● About this exercise
Nothing may be dropped or altered: reproduce all the data.

(Stored data entries)
☆ ☆ ☆ ☆
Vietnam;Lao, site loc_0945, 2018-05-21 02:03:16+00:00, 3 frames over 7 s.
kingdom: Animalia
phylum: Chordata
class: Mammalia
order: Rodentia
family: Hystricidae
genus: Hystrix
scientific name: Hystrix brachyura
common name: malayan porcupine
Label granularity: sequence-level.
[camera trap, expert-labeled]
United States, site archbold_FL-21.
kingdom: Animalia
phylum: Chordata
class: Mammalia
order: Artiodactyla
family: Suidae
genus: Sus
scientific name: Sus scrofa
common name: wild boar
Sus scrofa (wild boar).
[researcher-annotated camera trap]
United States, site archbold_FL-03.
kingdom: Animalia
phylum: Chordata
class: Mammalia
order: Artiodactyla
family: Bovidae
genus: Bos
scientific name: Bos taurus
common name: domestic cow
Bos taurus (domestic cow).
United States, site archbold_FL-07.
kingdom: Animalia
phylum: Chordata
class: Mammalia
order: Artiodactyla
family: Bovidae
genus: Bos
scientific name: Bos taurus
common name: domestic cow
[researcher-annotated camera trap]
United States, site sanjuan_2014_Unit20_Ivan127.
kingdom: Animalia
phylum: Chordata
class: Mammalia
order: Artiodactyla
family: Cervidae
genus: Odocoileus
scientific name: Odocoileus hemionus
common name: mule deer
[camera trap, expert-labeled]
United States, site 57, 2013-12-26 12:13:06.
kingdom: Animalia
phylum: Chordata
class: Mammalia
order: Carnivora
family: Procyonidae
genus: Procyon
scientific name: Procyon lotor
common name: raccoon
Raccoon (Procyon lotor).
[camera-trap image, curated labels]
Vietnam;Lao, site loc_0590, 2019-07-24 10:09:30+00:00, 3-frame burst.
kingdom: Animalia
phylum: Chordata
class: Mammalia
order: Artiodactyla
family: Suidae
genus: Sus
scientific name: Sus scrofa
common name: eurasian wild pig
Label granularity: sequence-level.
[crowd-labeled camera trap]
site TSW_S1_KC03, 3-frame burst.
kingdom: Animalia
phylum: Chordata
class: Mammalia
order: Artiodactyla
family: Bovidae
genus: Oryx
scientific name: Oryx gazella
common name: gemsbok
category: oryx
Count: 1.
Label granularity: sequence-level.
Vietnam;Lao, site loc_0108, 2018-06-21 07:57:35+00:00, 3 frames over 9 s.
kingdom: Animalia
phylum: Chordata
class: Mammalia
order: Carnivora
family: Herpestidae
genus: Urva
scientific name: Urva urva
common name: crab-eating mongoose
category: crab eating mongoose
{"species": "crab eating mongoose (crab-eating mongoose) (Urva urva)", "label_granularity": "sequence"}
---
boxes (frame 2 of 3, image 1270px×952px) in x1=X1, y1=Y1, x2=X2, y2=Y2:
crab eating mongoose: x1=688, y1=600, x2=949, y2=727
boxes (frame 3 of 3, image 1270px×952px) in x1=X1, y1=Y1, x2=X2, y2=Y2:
☆ ☆ ☆ ☆
● Solution for this exercise
Vietnam;Lao, site loc_0945, 2018-05-21 02:03:16+00:00, 3 frames over 7 s.
kingdom: Animalia
phylum: Chordata
class: Mammalia
order: Rodentia
family: Hystricidae
genus: Hystrix
scientific name: Hystrix brachyura
common name: malayan porcupine
Label granularity: sequence-level.
[camera trap, expert-labeled]
United States, site archbold_FL-21.
kingdom: Animalia
phylum: Chordata
class: Mammalia
order: Artiodactyla
family: Suidae
genus: Sus
scientific name: Sus scrofa
common name: wild boar
Sus scrofa (wild boar).
[researcher-annotated camera trap]
United States, site archbold_FL-03.
kingdom: Animalia
phylum: Chordata
class: Mammalia
order: Artiodactyla
family: Bovidae
genus: Bos
scientific name: Bos taurus
common name: domestic cow
Bos taurus (domestic cow).
United States, site archbold_FL-07.
kingdom: Animalia
phylum: Chordata
class: Mammalia
order: Artiodactyla
family: Bovidae
genus: Bos
scientific name: Bos taurus
common name: domestic cow
[researcher-annotated camera trap]
United States, site sanjuan_2014_Unit20_Ivan127.
kingdom: Animalia
phylum: Chordata
class: Mammalia
order: Artiodactyla
family: Cervidae
genus: Odocoileus
scientific name: Odocoileus hemionus
common name: mule deer
[camera trap, expert-labeled]
United States, site 57, 2013-12-26 12:13:06.
kingdom: Animalia
phylum: Chordata
class: Mammalia
order: Carnivora
family: Procyonidae
genus: Procyon
scientific name: Procyon lotor
common name: raccoon
Raccoon (Procyon lotor).
[camera-trap image, curated labels]
Vietnam;Lao, site loc_0590, 2019-07-24 10:09:30+00:00, 3-frame burst.
kingdom: Animalia
phylum: Chordata
class: Mammalia
order: Artiodactyla
family: Suidae
genus: Sus
scientific name: Sus scrofa
common name: eurasian wild pig
Label granularity: sequence-level.
[crowd-labeled camera trap]
site TSW_S1_KC03, 3-frame burst.
kingdom: Animalia
phylum: Chordata
class: Mammalia
order: Artiodactyla
family: Bovidae
genus: Oryx
scientific name: Oryx gazella
common name: gemsbok
category: oryx
Count: 1.
Label granularity: sequence-level.
Vietnam;Lao, site loc_0108, 2018-06-21 07:57:35+00:00, 3 frames over 9 s.
kingdom: Animalia
phylum: Chordata
class: Mammalia
order: Carnivora
family: Herpestidae
genus: Urva
scientific name: Urva urva
common name: crab-eating mongoose
category: crab eating mongoose
{"species": "crab eating mongoose (crab-eating mongoose) (Urva urva)", "label_granularity": "sequence"}
---
boxes (frame 2 of 3, image 1270px×952px) in x1=X1, y1=Y1, x2=X2, y2=Y2:
crab eating mongoose: x1=688, y1=600, x2=949, y2=727
boxes (frame 3 of 3, image 1270px×952px) in x1=X1, y1=Y1, x2=X2, y2=Y2:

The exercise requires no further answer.